Communing with nature
As The Gates exhibit in Central Park closes, another enviro-themed art piece will take its place. The equally ambitious project will feature some 200 large-scale photographs, a theater running an hour-long film on continuous loop, and a “floating library” featuring pages of the artist’s writings projected onto screens.
The multimedia exhibition is the work of Canadian photographer Gregory Colbert, whose collection includes images of humans communing, or rather “collaborating” with animals ranging from elephants to cheetahs to whales. “When you collaborate across species and break down those barriers, extraordinary things happen,” Colbert says of his work.

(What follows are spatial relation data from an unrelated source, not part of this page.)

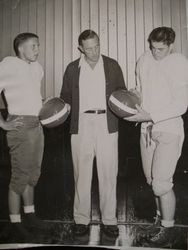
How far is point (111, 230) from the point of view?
59.8 inches

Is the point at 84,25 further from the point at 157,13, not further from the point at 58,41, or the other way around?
the point at 157,13

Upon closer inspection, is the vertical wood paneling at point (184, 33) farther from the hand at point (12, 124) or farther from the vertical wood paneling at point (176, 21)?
the hand at point (12, 124)

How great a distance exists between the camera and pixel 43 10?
1.56m

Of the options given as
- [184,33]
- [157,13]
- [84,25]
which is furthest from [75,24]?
[184,33]

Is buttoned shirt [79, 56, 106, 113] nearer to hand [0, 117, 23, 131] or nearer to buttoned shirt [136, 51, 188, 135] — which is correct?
buttoned shirt [136, 51, 188, 135]

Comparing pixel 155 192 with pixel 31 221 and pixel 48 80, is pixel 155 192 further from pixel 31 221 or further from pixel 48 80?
pixel 48 80

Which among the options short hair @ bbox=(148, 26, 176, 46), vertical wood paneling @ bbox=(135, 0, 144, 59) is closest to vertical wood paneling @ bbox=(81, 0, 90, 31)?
vertical wood paneling @ bbox=(135, 0, 144, 59)

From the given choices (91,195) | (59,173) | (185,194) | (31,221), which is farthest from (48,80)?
(185,194)

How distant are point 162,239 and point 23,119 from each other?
0.87 metres

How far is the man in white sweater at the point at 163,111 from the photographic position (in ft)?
4.83

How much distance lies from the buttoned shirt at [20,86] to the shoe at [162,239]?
81 cm

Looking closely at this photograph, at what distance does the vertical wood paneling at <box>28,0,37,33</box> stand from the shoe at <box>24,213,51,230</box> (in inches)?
36.4

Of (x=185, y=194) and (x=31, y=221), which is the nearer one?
(x=185, y=194)

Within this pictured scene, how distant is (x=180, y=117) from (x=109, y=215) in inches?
23.0
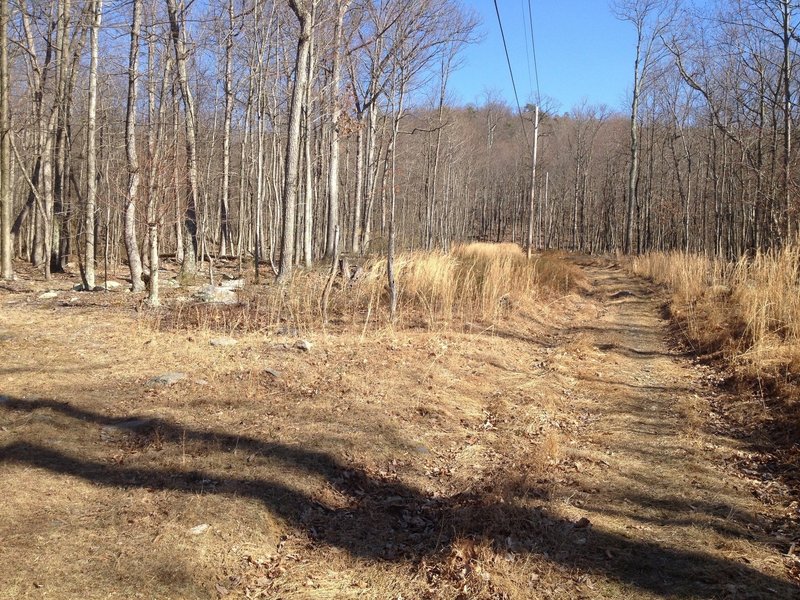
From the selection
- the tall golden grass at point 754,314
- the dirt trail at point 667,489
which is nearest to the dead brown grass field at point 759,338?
the tall golden grass at point 754,314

Colbert commissioned an architect to design a space to house his one-man show “Ashes and Snow,” and the result is the Nomadic Museum, the world’s largest traveling structure, which will remain on Manhattan’s Pier 54 on the Hudson River until June 6. The 4,500-square-foot museum is constructed almost entirely of reusable and recyclable materials including steel shipping containers and giant columns of reinforced paper tubing. The entire exhibit structure will be transported to Los Angeles, Paris, Rome, and Beijing for future shows.
Colbert doesn’t describe himself as an environmental activist, but does say he wants his art to make an impact outside the art world:
It is about inclusion, he says. It is about reconnecting people to the natural world. “Is this project a celebration of living nature? Or is this project a requiem?” he asks. “We’re going to find out probably in the next 15 to 20 years.”